Question 1 is how do y’all handle warm-up — i.e. getting HR up to 180-age? I’m 79, so that target is 101 for me. I notice that @stew681 's HR jumps up to the desired constant almost immediately. Is that simply because his FTP is twice mine and he’s young? It takes me 15-20 min, or 1/4 to 1/3 of an hour workout — to get my ticker up to speed, even when the early watts are at or above where they’ll settle. The initial sluggishness doesn’t persist. In fact, once I’m settled in around MAF my HR is amazingly responsive. If I stop for even 10 sec it quickly plummets. If I stand or even reach for a water bottle or try to type something it heads right up. You can see this in my 2nd MAF workout, using Recess.

The reason I ask is because I would like to track all this over time, and the results are really skewed if I use averages for the whole workout when a sizeable chunk at the beginning has been just getting up to speed. It will tend to make my engine look more efficient than it is, no? Do y’all just include that long slow ramp up anyway? Do you use Workout Analytics to isolate just the main body of the workout and draw conclusions just from that? Or some representative fixed interval (e.g 30 min)? Do you do a separate unrecorded warmup before you start the MAF workout proper? Do you prime the pump with high watts early on until you’re up there?

▸ TO DO
1. In the post about warming up for MAF workouts, what heart-rate target does the writer give for their age?
2. Continue the post about warming up for MAF workouts from the point where it stops.
The material that comes next is not needed for any task here.

▸ DATA TO EXAMINE

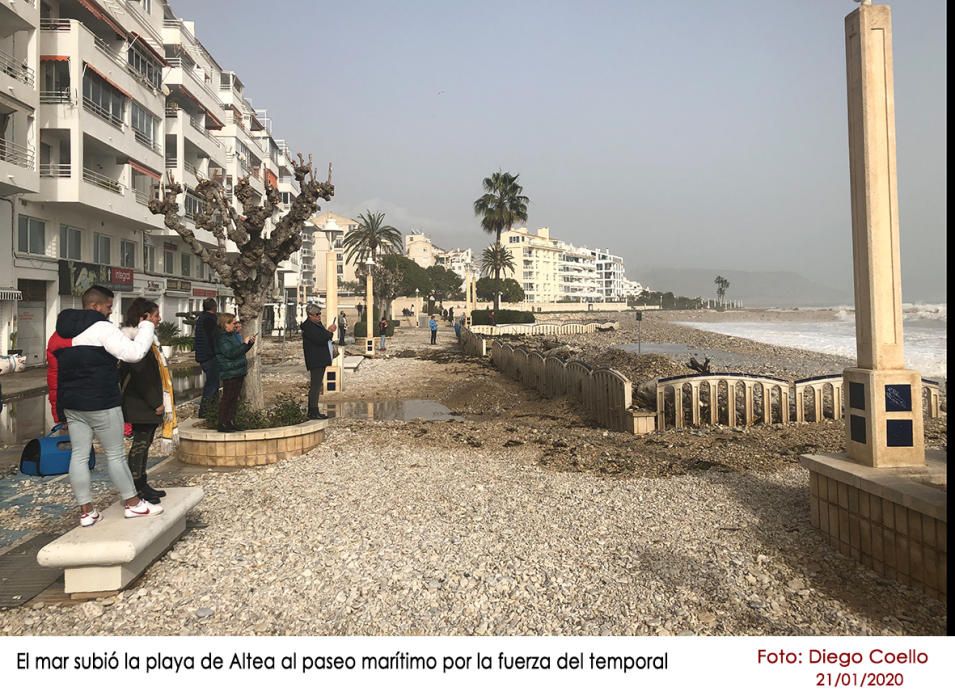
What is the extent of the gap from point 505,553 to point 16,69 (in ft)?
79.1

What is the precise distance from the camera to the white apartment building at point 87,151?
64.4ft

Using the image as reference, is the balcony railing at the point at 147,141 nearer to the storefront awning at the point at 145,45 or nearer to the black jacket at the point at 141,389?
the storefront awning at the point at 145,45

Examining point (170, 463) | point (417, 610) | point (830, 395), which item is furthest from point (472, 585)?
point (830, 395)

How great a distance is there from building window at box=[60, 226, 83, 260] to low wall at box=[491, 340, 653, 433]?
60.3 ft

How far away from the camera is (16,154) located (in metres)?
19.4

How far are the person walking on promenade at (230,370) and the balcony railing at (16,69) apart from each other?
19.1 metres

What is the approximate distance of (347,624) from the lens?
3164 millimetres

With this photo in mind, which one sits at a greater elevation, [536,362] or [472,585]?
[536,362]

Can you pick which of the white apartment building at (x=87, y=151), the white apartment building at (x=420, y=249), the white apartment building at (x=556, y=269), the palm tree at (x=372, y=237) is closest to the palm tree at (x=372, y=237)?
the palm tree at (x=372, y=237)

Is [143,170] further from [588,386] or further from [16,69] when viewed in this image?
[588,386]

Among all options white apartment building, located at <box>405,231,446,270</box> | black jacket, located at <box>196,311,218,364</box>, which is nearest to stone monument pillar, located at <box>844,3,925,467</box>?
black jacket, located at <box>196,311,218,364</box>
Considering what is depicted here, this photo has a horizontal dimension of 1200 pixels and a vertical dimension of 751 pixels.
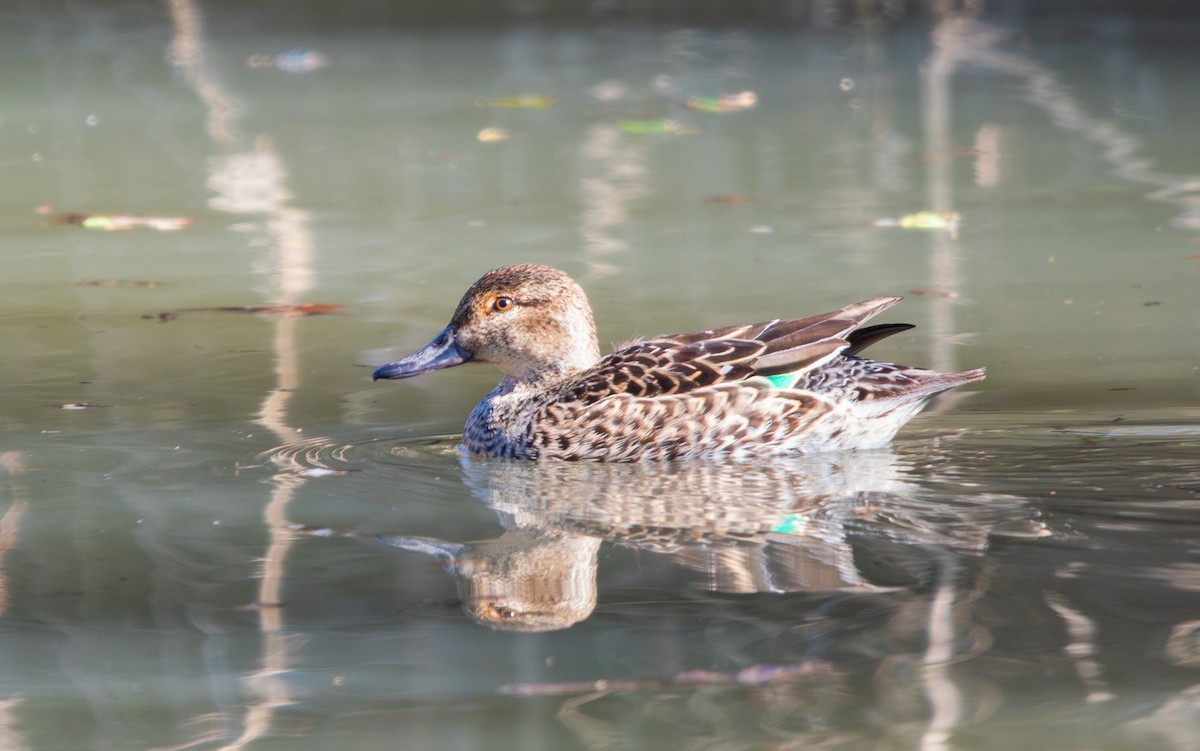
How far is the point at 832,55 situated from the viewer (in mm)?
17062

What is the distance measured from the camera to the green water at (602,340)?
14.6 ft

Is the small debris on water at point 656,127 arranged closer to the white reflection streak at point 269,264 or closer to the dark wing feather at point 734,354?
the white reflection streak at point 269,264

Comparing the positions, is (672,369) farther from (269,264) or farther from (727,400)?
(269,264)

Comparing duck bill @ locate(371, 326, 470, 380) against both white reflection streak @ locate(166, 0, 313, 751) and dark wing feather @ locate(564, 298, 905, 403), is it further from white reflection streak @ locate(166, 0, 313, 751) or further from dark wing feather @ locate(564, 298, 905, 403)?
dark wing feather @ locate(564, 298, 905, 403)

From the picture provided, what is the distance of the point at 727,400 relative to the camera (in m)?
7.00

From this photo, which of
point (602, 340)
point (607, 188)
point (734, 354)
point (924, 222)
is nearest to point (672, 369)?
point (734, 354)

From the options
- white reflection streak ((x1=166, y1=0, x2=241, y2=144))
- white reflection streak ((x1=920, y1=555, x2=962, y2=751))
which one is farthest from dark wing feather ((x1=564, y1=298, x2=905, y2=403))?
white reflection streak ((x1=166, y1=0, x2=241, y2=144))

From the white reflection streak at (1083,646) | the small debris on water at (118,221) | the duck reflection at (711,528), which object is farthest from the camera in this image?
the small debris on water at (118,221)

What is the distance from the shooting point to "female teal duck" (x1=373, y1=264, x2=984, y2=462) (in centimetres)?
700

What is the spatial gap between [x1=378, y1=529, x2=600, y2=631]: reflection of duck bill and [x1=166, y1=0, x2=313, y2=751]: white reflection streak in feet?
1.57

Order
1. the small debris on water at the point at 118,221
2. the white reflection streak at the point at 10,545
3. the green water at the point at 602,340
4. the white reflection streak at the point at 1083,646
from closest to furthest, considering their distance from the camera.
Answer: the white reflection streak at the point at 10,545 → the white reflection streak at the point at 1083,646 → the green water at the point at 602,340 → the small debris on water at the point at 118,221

▸ ANSWER SECTION
1. 101, which is 180 minus the writer's age of 79.

2.
Question 2 (maybe @ratz can answer if still in earshot): Is there any advantage in using the long slow off-the-shelf TR workouts that vary the intensity even a bit (e.g. Fletcher or even Baxter) over a pan-flat one like Recess? I’m assuming ERG mode and using the % slider in TR to keep HR at MAF just as he suggested. What I did for yesterday’s 2.5 hour ride (up Alpe du Zwift for distraction only) was customize Recess to a 3 hr length at 65% FTP with a 7 min ramp to warm up. Since Recess is flat, when you finish the ride and look it over in the website you can turn off everything but Actual and Target and get a visual from the slope of how much power faded. It eliminates a lot of the noise. I plan to stick with that for a bit for simplicity unless there is a good reason to use the ones that somewhat vary the intensity. Here’s what the 2.5 hr ride looks like.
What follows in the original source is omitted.